● Exercise requirements:
Copy the data word for word, from its first line through the line containing "<instances>", including both of those lines.

----- Exercise data

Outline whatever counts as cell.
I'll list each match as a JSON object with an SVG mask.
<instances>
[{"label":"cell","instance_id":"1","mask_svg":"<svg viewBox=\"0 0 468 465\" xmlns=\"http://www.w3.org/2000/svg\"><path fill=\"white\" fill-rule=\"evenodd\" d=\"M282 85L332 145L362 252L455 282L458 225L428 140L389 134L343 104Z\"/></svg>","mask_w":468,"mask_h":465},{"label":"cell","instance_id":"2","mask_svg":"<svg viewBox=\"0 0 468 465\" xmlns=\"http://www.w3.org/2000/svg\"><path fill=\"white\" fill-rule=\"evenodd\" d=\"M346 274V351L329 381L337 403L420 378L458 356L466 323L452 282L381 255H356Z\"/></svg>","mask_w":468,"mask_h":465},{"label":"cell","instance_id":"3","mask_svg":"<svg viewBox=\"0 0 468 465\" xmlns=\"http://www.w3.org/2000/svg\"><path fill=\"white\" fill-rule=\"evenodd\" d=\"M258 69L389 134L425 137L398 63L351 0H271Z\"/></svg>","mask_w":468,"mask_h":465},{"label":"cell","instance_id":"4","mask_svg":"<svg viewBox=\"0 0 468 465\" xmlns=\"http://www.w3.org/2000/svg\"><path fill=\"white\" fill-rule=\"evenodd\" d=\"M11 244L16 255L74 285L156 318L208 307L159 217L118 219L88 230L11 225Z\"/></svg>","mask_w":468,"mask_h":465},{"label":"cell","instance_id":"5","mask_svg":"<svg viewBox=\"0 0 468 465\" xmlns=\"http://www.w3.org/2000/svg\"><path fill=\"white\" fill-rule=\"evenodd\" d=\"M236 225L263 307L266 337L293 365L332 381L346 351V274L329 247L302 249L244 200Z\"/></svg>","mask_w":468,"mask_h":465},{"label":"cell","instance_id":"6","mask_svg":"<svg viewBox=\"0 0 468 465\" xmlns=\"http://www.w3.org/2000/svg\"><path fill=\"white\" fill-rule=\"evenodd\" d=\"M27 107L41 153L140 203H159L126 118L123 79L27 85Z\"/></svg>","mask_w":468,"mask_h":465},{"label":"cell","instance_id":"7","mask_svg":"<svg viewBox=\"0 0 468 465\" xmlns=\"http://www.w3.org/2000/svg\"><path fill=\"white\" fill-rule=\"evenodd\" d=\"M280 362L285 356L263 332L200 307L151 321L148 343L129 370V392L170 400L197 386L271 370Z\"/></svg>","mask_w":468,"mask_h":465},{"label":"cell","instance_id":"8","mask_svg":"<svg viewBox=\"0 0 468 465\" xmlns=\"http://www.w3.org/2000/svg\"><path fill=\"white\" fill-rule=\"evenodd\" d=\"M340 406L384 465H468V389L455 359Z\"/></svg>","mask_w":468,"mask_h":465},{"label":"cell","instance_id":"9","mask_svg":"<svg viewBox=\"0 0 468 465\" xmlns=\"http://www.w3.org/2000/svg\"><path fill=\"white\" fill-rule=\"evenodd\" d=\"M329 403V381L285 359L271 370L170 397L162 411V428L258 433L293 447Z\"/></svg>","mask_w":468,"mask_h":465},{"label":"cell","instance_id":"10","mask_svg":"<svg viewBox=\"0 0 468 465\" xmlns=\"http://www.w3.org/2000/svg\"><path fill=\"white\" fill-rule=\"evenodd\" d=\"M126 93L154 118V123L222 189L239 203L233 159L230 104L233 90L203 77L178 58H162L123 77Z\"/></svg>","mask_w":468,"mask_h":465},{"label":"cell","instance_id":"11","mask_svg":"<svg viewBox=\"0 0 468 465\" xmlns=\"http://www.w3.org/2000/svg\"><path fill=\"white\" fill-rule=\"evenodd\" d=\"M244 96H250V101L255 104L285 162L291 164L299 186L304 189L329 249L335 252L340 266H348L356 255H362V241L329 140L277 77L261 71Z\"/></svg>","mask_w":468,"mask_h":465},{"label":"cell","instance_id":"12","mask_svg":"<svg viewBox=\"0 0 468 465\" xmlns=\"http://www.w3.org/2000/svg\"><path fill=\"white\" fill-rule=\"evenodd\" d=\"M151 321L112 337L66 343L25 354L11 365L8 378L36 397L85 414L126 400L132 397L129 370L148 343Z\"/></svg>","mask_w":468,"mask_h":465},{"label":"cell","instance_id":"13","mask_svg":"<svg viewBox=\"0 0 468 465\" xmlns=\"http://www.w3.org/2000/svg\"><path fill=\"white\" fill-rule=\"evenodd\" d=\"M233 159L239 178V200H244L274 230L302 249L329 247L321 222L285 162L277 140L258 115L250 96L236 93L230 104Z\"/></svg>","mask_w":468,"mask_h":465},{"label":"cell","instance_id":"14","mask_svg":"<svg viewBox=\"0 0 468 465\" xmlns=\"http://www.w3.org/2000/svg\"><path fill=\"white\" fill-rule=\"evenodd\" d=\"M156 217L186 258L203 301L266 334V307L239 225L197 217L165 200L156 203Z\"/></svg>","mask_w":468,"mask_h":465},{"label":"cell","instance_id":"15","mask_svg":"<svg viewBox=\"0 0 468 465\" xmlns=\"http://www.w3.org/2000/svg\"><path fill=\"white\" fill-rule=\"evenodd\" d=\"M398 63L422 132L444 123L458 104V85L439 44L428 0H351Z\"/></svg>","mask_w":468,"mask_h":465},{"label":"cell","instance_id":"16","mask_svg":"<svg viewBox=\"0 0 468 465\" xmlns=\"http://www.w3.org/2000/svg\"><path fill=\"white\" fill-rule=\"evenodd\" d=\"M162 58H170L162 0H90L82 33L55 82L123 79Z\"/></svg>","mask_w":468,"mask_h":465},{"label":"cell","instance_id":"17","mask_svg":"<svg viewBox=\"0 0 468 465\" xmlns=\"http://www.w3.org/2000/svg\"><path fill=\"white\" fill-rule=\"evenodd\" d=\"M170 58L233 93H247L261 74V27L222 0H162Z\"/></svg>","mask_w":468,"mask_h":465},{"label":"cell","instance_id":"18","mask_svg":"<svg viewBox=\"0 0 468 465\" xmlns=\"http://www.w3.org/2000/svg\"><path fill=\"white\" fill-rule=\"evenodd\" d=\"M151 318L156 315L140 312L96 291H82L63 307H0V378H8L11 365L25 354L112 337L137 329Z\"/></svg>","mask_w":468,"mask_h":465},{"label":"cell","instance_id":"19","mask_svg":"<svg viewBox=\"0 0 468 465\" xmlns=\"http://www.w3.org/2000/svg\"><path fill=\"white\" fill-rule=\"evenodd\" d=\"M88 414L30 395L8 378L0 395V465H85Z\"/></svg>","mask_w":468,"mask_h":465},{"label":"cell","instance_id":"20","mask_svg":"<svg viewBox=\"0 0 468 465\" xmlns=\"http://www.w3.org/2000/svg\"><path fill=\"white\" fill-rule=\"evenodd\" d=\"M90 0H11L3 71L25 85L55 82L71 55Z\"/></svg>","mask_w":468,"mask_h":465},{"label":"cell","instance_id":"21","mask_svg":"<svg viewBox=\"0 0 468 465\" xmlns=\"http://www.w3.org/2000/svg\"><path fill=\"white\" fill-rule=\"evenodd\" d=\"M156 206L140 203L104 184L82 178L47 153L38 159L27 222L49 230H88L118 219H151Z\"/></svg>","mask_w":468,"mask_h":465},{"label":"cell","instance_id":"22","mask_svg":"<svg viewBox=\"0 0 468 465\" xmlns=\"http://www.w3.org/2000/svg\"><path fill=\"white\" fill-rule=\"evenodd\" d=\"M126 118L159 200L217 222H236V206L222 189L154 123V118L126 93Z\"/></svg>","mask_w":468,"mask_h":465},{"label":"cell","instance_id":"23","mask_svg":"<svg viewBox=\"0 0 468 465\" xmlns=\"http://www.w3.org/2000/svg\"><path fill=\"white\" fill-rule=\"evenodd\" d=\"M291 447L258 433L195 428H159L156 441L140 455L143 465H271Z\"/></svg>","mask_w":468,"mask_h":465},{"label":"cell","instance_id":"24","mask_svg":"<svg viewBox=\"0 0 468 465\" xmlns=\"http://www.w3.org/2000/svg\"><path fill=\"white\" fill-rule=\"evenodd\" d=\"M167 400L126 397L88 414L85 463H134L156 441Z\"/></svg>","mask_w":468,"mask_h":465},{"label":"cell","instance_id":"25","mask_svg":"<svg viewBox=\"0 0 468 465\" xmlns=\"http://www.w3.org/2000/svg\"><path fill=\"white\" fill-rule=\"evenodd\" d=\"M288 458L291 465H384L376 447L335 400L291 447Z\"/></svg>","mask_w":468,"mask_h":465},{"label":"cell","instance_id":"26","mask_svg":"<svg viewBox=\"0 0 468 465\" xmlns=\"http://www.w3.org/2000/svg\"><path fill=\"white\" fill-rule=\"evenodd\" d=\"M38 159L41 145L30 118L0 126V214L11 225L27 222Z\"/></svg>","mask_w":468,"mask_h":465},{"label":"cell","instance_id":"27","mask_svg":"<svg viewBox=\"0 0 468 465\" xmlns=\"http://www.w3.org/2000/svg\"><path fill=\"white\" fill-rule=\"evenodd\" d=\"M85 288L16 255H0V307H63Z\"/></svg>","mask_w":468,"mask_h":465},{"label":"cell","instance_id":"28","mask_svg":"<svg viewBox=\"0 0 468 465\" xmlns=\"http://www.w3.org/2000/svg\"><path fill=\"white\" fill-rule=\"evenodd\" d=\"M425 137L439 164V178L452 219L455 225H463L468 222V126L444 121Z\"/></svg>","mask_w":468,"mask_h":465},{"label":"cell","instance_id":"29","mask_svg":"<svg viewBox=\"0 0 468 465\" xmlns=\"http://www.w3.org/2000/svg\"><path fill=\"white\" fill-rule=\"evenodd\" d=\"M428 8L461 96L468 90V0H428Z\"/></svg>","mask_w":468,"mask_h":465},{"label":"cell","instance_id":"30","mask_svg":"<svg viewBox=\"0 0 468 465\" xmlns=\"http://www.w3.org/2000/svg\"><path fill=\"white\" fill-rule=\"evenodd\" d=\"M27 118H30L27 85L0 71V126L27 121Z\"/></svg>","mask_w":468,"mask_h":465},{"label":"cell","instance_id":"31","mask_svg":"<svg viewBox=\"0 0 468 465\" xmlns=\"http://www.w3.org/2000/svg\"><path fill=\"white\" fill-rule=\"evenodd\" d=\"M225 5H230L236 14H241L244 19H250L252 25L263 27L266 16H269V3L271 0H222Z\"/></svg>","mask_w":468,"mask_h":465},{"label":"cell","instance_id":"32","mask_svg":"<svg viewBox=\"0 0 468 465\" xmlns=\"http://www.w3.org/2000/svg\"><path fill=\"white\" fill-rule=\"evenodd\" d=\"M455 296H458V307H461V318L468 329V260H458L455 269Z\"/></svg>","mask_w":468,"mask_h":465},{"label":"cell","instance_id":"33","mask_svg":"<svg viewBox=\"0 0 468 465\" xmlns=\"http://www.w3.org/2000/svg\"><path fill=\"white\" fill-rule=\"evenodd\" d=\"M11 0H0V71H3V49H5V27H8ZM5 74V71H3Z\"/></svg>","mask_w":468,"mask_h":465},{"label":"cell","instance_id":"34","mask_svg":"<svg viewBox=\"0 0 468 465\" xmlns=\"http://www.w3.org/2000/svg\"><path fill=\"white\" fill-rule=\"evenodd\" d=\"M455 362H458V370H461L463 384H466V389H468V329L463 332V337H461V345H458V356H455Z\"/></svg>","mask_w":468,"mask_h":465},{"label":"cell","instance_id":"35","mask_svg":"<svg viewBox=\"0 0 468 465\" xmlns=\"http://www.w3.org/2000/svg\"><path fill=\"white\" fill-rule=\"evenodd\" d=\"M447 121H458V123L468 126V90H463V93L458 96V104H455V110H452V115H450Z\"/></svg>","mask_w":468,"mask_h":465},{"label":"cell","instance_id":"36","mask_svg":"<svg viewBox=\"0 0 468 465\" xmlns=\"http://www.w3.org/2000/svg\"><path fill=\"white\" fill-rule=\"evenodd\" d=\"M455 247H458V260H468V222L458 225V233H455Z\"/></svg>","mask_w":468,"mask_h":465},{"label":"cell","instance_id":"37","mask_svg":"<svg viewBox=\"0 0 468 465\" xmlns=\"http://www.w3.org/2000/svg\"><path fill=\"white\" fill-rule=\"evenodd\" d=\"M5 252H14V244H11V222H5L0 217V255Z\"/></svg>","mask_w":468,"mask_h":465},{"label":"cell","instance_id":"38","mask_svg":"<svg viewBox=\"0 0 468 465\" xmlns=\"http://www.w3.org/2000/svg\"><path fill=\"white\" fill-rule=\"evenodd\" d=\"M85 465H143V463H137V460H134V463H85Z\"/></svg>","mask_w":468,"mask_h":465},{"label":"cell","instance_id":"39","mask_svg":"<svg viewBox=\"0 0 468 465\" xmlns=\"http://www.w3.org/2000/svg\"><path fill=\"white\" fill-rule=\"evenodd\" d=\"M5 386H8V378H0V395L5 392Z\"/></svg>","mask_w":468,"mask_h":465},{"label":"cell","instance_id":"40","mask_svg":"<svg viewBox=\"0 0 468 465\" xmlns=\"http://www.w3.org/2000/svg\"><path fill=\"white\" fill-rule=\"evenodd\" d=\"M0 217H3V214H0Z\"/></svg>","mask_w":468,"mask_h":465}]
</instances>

----------

● Right answer:
Outline whatever counts as cell.
I'll list each match as a JSON object with an SVG mask.
<instances>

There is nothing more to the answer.